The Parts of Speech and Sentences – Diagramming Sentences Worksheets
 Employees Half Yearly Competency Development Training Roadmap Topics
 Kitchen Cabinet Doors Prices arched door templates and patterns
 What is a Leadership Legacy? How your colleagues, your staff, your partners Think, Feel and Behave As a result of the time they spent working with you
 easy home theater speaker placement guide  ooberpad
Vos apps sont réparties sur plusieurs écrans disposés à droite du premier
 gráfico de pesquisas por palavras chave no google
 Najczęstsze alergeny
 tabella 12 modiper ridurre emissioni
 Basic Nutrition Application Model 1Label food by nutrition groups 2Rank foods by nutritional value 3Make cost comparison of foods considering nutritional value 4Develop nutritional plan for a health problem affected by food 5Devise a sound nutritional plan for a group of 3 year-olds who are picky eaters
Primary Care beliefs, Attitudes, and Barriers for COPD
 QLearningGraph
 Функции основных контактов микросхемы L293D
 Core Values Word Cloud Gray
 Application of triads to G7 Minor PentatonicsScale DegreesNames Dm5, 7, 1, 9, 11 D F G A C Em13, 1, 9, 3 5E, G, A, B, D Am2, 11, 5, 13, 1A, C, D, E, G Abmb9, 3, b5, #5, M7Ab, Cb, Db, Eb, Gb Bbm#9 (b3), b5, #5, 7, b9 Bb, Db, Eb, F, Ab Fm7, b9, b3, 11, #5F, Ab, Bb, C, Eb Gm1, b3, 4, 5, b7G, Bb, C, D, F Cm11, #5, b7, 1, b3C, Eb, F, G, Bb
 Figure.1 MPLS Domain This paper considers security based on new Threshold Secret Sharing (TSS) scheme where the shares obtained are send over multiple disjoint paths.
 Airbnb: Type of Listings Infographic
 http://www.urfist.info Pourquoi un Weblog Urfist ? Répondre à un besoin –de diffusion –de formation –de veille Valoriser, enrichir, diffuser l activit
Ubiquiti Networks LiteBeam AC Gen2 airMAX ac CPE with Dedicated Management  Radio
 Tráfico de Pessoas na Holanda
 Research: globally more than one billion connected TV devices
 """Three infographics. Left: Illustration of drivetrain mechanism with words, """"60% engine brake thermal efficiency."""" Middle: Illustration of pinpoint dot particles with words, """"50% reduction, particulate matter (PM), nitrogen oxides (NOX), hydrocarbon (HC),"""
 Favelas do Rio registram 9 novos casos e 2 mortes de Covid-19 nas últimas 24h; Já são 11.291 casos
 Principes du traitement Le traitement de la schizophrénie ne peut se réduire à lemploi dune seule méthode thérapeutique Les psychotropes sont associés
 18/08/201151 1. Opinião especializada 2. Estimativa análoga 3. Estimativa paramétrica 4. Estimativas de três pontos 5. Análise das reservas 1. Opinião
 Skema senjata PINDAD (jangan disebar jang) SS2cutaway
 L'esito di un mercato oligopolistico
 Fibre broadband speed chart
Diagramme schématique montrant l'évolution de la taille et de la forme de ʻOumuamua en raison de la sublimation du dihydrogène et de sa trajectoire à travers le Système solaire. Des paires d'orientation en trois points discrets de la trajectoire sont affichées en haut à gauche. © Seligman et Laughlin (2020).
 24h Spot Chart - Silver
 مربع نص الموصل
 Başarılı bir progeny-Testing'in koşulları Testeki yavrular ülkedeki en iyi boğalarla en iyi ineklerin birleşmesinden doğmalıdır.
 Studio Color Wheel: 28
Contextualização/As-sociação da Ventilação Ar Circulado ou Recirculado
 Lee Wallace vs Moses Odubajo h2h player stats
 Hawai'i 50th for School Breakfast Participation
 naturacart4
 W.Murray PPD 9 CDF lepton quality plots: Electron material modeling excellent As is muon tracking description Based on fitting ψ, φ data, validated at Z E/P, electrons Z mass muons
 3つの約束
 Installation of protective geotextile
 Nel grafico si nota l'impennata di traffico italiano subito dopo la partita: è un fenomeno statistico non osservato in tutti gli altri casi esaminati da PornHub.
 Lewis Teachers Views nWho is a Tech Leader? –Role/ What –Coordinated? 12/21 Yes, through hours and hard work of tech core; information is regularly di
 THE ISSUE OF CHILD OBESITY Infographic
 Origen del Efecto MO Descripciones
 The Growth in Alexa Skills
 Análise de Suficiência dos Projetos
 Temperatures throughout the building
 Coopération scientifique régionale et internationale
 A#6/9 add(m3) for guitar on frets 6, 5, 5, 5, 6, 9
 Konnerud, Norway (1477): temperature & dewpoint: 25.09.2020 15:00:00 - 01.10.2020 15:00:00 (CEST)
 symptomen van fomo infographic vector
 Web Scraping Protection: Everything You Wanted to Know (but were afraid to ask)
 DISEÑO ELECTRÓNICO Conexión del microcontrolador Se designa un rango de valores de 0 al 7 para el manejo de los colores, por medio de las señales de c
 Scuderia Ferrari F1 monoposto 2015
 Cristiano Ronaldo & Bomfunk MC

* * *

Work to be completed: Across the material above, how many lines contain the string "Análise"? The reply should be that number alone.

Answer to the problem: 2